Opening Our Minds to Refugees

In the summer of 1941, as the Nazi noose around Western Europe tightened, a man, named Otto Frank, was fervently writing letters to the U.S. State Department. Otto Frank was a Jew living in Holland, where Jews, quickly being forced into ghettos, were soon to be sent to concentration camps.

Yet, just as the Nazis’ grip on Jews tightened, America’s restrictions on Jews tightened too. The year before, America had made its refugee policies much stricter: shutting out entry to hundreds of thousands of European refugees on her waiting list.

Otto Frank wrote again and again to U.S. consulates and the State Department, but every request was denied. The Franks went into hiding. Two years later, the Franks were betrayed and sent to the concentration camps, which Otto would survive. Yet, his daughter—Anne Frank—was killed.

The Franks and thousands of others who perished in the Holocaust were denied visas into the U.S. for eerily familiar reasons. Americans held deep prejudices against their religion in the form of anti-semitism. Many American workers feared an influx of new laborers, competing for jobs and housing. Other Americans—citizens and politicians alike—believed European Jews could never assimilate into American life.

Today, there are more refugees than at any point since the years Anne and Otto Frank were alive. We all know of the atrocities inflicted on these refugees: massacres carried out by ISIS, chemical weapons dropped by the Syrian government, famines, suffering and death. Yet just as we saw during the Holocaust, we have tried to close our eyes and turn those refugees away.

Today, some Americans fear the economic strain of accepting refugees. Yes, absorbing a large population can be hard in the short term. Yet, we forget that through the decades, refugees have helped build the America we know and love. We often picture refugees as terrorists and economic burdens, but we forget their tremendous contributions: Refugees throughout history include Albert Einstein, Madeleine Albright, Sergey Brin, Henry Kissinger, Regina Spektor and many more.

Others fear that refugees will perpetrate terror on American soil. To be fair, it’s extremely difficult to screen or vet most refugees, and today’s terrorist groups have global ambitions. Yet, it’s worth pointing out that since the Refugee Act of 1980, not a single one of the three million refugees resettled in the U.S. has committed a fatal terrorist attack (a tiny number have been convicted on other terror charges.) This should be intuitive: after all, citizens of countries like Syria and Afghanistan are far more likely to be victims of terror than to be terrorists themselves.

It’s easy to let fear take control of our reasoning. In fact, something similar happened during World War II, just as the Franks went into hiding. Americans were paralyzed by fear of German spies, disguised as refugees, slipping into America.

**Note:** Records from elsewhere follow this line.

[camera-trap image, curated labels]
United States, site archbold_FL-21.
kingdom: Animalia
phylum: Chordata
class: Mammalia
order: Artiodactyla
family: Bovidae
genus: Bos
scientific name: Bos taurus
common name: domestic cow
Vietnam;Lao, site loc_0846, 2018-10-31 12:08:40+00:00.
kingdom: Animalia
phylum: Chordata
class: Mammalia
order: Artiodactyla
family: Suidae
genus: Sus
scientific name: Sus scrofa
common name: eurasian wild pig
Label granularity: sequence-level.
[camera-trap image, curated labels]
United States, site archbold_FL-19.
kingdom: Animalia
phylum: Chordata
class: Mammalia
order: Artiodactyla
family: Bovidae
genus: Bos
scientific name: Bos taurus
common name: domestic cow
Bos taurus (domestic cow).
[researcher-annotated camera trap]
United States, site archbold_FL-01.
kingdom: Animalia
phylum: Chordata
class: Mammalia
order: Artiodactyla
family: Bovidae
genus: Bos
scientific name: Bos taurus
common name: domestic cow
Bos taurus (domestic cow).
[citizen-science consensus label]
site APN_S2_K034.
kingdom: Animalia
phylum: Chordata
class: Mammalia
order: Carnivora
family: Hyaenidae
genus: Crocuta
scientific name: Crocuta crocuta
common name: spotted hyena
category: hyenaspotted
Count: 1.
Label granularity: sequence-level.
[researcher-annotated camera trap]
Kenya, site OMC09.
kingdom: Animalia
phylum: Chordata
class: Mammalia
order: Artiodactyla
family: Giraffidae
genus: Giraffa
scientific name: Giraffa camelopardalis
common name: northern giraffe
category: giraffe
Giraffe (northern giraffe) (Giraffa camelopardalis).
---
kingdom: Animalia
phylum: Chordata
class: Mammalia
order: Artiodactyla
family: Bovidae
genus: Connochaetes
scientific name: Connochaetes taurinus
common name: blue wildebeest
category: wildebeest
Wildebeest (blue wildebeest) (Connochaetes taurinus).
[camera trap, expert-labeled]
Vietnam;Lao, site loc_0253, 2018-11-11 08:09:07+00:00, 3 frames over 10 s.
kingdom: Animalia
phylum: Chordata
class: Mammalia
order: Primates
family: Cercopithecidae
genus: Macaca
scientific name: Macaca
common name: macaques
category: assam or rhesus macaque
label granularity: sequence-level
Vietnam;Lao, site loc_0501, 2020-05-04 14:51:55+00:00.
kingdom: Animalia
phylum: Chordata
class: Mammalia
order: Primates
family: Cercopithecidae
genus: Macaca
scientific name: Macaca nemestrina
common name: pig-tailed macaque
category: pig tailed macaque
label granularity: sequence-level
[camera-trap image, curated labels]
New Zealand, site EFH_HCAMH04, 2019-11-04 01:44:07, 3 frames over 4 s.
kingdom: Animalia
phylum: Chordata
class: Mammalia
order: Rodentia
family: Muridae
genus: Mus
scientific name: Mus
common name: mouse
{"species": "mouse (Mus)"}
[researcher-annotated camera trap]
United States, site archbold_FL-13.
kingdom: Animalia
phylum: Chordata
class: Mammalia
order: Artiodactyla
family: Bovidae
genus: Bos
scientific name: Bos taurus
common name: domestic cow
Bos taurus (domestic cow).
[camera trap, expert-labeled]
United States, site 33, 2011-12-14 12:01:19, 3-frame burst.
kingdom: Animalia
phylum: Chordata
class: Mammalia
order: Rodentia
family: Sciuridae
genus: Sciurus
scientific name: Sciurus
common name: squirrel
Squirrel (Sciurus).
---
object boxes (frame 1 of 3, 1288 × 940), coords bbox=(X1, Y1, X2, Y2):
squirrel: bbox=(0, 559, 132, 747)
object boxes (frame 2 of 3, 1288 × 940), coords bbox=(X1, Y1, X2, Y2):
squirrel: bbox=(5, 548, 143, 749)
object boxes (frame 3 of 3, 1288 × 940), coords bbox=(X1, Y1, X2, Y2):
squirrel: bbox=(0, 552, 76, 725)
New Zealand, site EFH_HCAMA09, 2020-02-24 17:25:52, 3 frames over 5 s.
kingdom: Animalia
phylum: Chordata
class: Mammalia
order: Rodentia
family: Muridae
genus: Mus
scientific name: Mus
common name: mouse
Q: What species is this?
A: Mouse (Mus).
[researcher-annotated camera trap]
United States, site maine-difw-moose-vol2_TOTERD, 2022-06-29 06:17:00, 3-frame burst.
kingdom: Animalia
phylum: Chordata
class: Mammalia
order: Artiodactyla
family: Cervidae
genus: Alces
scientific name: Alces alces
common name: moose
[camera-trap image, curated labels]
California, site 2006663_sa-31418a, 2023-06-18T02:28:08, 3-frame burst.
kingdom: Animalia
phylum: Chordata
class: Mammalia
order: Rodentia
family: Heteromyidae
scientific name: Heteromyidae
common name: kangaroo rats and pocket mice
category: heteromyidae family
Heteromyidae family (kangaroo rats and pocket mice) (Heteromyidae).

In 1940, American Ambassador to Cuba George S. Messersmith wrote, “Among the so-called refugees in our country is a fair number who can be depended upon to act as agents of their government and who will violate in any way the hospitality which they are enjoying among us.” This fear practically shut down the U.S. refugee program. When Otto Frank desperately tried to gain a visa one year later, he found the gates barred shut.

If we shut those same gates today, we let fear of a few attacks outweigh the suffering of millions left behind. And perhaps, another 75 years from now, we might look back and wonder why America could still turn its back on men like Otto Frank.